> INSTRUCTION A
List every church named in the text about the Boston Church of Christ.

> TEXT SEGMENT
Boston Church of Christ
By Rick Branch
Founder: Kip McKean
Founding Date: 1979
Official Publication: Upside Down magazine (formerly named Discipleship magazine).
Organization Structure: Totalitarian authority structure with Kip McKean as Director and unquestioned leader. Under McKean are a group of Elders including Al Baird and Bob Gempel. Under the Elders are Evangelists including Gordon Ferguson.
Unique Terms: Discipler is a term for a church leader.
Other Names: Multiplying Ministries or Discipling Movement.
As with nearly every other questionable group in the 1990's this one too, is a break-off from a larger group. Carol Giambalvo of the Cult Awareness Network has written a brief and yet concise historical overview. She explains, "The movement had been labeled the `Crossroads Movement' because it originated in the Crossroads Church of Christ by Chuck Lucas, who was a campus minister at the University of Florida. Following the termination of Chuck Lucas by the Crossroads Church in August, 1985 for `recurring sins in his life,' the leadership of the movement was taken over more by Kip McKean. McKean had trained in the discipling methodology by Lucas while a student at the University of Florida".
"McKean and Roger Lamb had both been fired from their jobs as campus ministers in Charleston, Ill., by their sponsoring church, the Memorial Church of Christ of Houston, Tex., in April 1977. This happened at a time when the media began reporting mounting evidence of cultic practices and emotional manipulation by the movement. From Charleston, McKean moved to the Lexington, Mass., and using the discipling methods, the church expanded rapidly" (Cult Awareness Network News, May 1989, p. 7).

[Spatial reasoning records]
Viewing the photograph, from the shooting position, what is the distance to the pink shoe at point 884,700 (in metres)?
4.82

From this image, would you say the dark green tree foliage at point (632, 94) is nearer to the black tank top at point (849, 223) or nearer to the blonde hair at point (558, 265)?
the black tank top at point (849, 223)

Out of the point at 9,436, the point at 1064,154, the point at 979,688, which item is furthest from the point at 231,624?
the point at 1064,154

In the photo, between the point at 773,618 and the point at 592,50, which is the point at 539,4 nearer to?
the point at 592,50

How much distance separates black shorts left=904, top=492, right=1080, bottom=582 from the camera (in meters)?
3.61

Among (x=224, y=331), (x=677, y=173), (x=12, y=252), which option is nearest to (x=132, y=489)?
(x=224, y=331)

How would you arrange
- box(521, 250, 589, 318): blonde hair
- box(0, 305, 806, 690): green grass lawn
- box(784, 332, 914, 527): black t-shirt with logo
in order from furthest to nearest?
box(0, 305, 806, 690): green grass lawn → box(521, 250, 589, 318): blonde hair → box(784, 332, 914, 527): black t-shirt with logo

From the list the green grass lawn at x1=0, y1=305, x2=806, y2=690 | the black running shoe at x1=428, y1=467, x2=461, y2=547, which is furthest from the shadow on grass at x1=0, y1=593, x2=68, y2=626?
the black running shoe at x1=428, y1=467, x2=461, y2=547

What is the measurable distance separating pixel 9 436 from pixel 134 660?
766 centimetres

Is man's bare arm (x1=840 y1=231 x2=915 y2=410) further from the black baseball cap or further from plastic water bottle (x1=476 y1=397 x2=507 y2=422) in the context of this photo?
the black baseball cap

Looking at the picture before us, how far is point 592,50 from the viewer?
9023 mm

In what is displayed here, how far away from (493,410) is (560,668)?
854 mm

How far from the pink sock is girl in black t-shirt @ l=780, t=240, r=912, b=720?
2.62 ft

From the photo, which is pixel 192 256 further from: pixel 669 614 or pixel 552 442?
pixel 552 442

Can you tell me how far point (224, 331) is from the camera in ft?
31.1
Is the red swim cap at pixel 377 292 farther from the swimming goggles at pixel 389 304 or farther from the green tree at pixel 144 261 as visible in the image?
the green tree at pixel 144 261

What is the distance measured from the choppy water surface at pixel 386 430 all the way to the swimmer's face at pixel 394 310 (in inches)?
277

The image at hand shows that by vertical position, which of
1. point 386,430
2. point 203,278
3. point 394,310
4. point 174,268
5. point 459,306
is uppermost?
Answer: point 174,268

> INSTRUCTION B
Write out the records, starting with the line that contains "The image at" and going on through the last line of the records.

> WORKED SOLUTION A
Boston Church of Christ; Crossroads Church of Christ; Memorial Church of Christ of Houston, Tex.

> WORKED SOLUTION B
The image at hand shows that by vertical position, which of
1. point 386,430
2. point 203,278
3. point 394,310
4. point 174,268
5. point 459,306
is uppermost?
Answer: point 174,268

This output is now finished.